* _Selected passage_
'''

US exposure was -12% underweight in April
, a small increase from -19% underweight in March, which was the lowest since January 2008. US equities are under-owned and should outperform those in Europe and Japan (see below).
Eurozone exposure jumped massively to +60% overweight in March, the highest in the survey’s history. It declined to a still substantial +46% in April. Judging from the experience in 2006, European equities are likely to underperform.
Allocations to Japan stayed near the highs of the last few months (+38% overweight). Allocations the past six months haven’t been this high since April 2006. It looks extreme. Managers expect Japan to benefit from central bank liquidity.
Fund managers are -18% underweight emerging markets, a further decline from March despite the region’s strong performance recently. This is where bottoms form, but, in the past, it has often (but not always) taken more than one month for a solid low to be put in.
Fund managers remain -54% underweight bonds
. Bonds continue to be the most underweighted asset class and this, in large part, explains why cash balances have not been lower that 4.5% in two years. For comparison, managers were -38% underweight in May 2013 before the large fall in bond prices.
Globally, managers are not just overweight equity and underweight bonds, they are overweight the highest beta equities (technology, discretionary, banks). The largest underweight is energy.
The global overweight in discretionary stocks is the highest since the survey began. It is 3 standard deviations from the long term mean.
In the US, pharma (biotech) is one of the most favored sector. This has been the case for many months. Utilities, staples, telecoms (defensives) and energy remain underweighted.
Since 2006, fund managers surveyed by BAML has been very good at determining when the
is overvalued. In April, they viewed it as
overvalued by the most since 2009
. Similar cases are highlighted in green.

'''

* _Recorded data_
'''

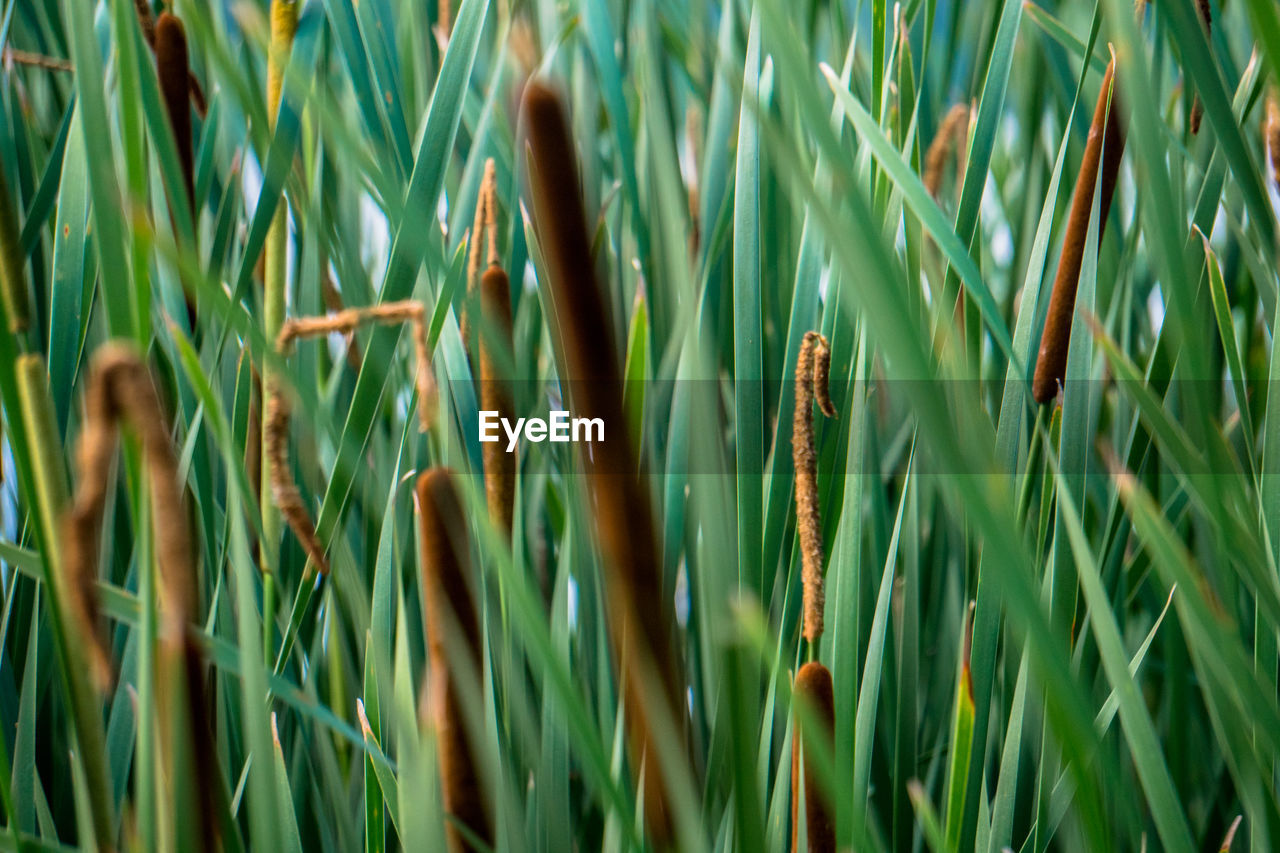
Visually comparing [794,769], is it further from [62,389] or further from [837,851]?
[62,389]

'''

* _Requirement 1_
From the passage on fund manager allocations above the data, translate this sentence into Spanish: "The global overweight in discretionary stocks is the highest since the survey began."
* _Requirement 2_
Resume the passage on fund manager allocations, which appears before the data, picking up after its final sentence.

* _Task response 1_
La sobreponderación global en acciones de consumo discrecional es la más alta desde que comenzó la encuesta.

* _Task response 2_
Only 33% of fund managers think oil is overvalued. It was similar at the low in oil in 2009.
Survey details are below.
- Cash (+4.6%): Cash balances remained 4.6%. Typical range is 3.5-5%. BAML has a 4.5% contrarian buy level but we consider over 5% to be a better signal. More on this indicator here.
- Equities (+54%): A net +54% are overweight global equities, down from +58% in March, an 8 month high. Over +50% is bearish. A washout low (bullish) would be under +15-20%. More on this indicator here.
- Bonds (-54%): A net -54% are now underweight bonds, unchanged from March. For comparison, they were -38% underweight in May 2013 before the large fall in bond prices.
- US (-12%): Exposure to the US rose to -12% underweight from -19% last month, the lowest since January 2008. For comparison, it was +24% overweight in January.
- Europe (+46%): Exposure to Europe fell to +46% overweight, from +60% overweight in March, the highest in the survey’s history.
- Japan (+38%): Managers are +38% overweight Japan, down from +40% from last month. Funds were -20% underweight in December 2012 when the Japanese rally began.
- EEM (-18%): Managers further decreased their EEM exposure to -18% underweight from -11% in March. This is the lowest in the past two years.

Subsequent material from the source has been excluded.